The leaders' unofficial agenda includes several topics of interest. First, ways to alleviate the looming energy crisis in Europe will be discussed. The recurrent Russian gas cuts, a tool of pressure from the Kremlin, are forcing the continent to define a new containment strategy and seek more reliable partners. Saudi Arabia, the 'Desert Kingdom', has abundant crude oil reserves that could serve as an alternative to Russian energy. But its reliability is still questioned by its lack of respect for human rights, as amplified by Khassoghi's assassination. 

"We have to be vigilant on human rights and freedoms, and that will be a message that the president will convey to Bin Salman tonight, but Saudi Arabia is a partner, we have geopolitical supply issues and I think it's important to have these kinds of exchanges without giving up our goals and values, especially on respect for human rights", Prime Minister Élisabeth Borne said in response to criticism, justifying the 'realpolitik' of double standards implemented by Macron, a champion of democratic values in the face of Putin but at the same time a partner of MBS.

Mitsotakis MBS

The Gallic opposition has been on the attack against the president en masse. So did civil society and human rights platforms. The most acidic was Yannick Jadot, the Greens' candidate in the last presidential elections, who wondered on Twitter whether "the dismembered body of journalist Khashoggi" would be served on the dinner menu. "Climate chaos? Peace and human rights? Overshoot day? No! Oil and weapons! The opposite of what should be done", the MEP concluded. 

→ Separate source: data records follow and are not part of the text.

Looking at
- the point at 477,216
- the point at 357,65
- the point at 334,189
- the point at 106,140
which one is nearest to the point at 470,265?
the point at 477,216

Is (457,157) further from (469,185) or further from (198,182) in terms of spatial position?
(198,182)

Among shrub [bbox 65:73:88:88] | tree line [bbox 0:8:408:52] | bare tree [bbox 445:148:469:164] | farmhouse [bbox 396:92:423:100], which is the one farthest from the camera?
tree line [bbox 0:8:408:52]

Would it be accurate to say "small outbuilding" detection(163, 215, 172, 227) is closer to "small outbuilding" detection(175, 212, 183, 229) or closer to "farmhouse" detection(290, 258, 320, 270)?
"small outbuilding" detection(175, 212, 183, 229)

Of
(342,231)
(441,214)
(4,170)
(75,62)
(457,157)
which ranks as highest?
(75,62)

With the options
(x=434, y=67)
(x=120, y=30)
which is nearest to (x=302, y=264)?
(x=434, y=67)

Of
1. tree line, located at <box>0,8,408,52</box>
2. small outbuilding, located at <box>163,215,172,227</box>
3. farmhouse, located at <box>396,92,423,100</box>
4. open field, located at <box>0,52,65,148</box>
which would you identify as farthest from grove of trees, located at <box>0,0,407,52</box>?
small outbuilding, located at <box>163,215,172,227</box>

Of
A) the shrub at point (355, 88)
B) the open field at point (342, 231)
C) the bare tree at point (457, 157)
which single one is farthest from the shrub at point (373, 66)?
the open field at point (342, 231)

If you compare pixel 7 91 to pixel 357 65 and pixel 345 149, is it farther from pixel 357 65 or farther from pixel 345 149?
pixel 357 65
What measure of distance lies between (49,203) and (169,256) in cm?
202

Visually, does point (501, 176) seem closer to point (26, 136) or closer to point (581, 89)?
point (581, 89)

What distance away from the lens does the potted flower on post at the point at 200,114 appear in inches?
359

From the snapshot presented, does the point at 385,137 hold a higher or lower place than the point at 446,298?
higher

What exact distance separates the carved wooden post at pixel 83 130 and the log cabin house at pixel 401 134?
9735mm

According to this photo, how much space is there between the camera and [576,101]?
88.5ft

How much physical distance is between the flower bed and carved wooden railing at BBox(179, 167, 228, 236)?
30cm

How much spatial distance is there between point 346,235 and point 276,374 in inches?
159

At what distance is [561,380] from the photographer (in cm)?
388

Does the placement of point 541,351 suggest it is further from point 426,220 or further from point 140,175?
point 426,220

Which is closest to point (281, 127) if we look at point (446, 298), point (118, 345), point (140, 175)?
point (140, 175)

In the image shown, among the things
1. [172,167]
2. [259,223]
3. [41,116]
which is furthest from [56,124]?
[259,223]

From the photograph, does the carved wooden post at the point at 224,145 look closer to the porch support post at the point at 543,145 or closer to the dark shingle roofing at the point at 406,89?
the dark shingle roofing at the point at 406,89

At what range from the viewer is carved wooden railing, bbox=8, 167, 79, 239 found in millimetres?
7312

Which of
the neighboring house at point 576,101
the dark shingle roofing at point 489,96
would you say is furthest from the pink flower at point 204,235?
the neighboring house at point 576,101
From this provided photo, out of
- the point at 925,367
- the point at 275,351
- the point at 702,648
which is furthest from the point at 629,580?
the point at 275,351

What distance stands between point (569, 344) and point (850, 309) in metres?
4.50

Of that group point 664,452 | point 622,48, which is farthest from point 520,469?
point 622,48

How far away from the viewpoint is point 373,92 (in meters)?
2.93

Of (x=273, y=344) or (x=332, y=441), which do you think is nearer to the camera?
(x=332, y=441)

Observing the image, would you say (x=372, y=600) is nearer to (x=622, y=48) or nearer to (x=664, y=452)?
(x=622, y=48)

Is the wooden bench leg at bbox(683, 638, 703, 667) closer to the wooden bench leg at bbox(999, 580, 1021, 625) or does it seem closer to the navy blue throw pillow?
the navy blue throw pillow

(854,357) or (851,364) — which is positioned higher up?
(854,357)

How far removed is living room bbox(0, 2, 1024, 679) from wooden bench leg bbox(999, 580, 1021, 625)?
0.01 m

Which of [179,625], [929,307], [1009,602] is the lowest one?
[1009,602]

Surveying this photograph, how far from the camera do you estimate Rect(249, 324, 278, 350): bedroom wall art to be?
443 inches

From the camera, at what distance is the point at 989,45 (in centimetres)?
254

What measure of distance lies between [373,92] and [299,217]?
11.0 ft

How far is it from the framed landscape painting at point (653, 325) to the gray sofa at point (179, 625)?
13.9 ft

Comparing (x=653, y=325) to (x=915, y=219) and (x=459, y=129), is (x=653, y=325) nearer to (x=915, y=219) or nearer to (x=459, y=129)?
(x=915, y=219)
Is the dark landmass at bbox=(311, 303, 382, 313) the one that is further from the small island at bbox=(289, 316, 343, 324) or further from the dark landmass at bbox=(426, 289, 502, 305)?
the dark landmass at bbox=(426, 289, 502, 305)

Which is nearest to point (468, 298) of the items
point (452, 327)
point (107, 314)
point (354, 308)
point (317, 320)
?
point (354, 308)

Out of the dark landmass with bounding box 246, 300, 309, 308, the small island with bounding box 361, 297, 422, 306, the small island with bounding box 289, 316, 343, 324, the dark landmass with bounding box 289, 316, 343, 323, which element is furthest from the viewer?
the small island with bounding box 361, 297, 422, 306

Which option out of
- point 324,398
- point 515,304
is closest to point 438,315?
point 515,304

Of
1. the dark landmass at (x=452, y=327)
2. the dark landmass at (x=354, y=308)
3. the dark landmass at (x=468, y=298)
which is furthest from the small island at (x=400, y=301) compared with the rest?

The organisations Democracy for the Arab World Now (DAWN), Open Society Justice Initiative (OSJI) and TRIAL International announced on Thursday that they had filed a complaint with the French prosecutor's office demanding the opening of an investigation against the Saudi crown prince for the atrocious murder of Jamal Khassoghi and also for his involvement in the war in Yemen, precisely another of the points to be discussed between the Elysée and the Wahhabi leader, since France is one of the main arms suppliers of the Riyadh regime. 

Another of the issues on the table will be the reactivation of the nuclear agreement with Iran, signed in 2015 under the Obama administration but violated in 2018 following the unilateral withdrawal of the United States by decision of former President Donald Trump. Saudi Arabia was not part of the negotiations in Vienna; France was, but they have different interests. A priori', Riyadh has no interest in seeing the agreement come to fruition, aligning itself with Israel. Macron advocates the resumption of a pact that hangs in the balance, but which would guarantee the paralysis of the Persian nuclear programme. 

Throughout his time at the Elysée, Macron has set himself up as the main interlocutor of the 'outcasts'. He has had no qualms about talking to MBS, just as he had no qualms about travelling to the Kremlin to meet Putin face-to-face weeks before Russia's invasion of Ukraine. He is willing to talk to everyone, or at least almost everyone. In this case, the French president has tastes in common with the Saudi leader. Both share a fondness for digitalisation and new technologies, one visited Mark Zuckerberg in Silicon Valley and the other wants to turn France into a 'start up nation'. The conversation could start there.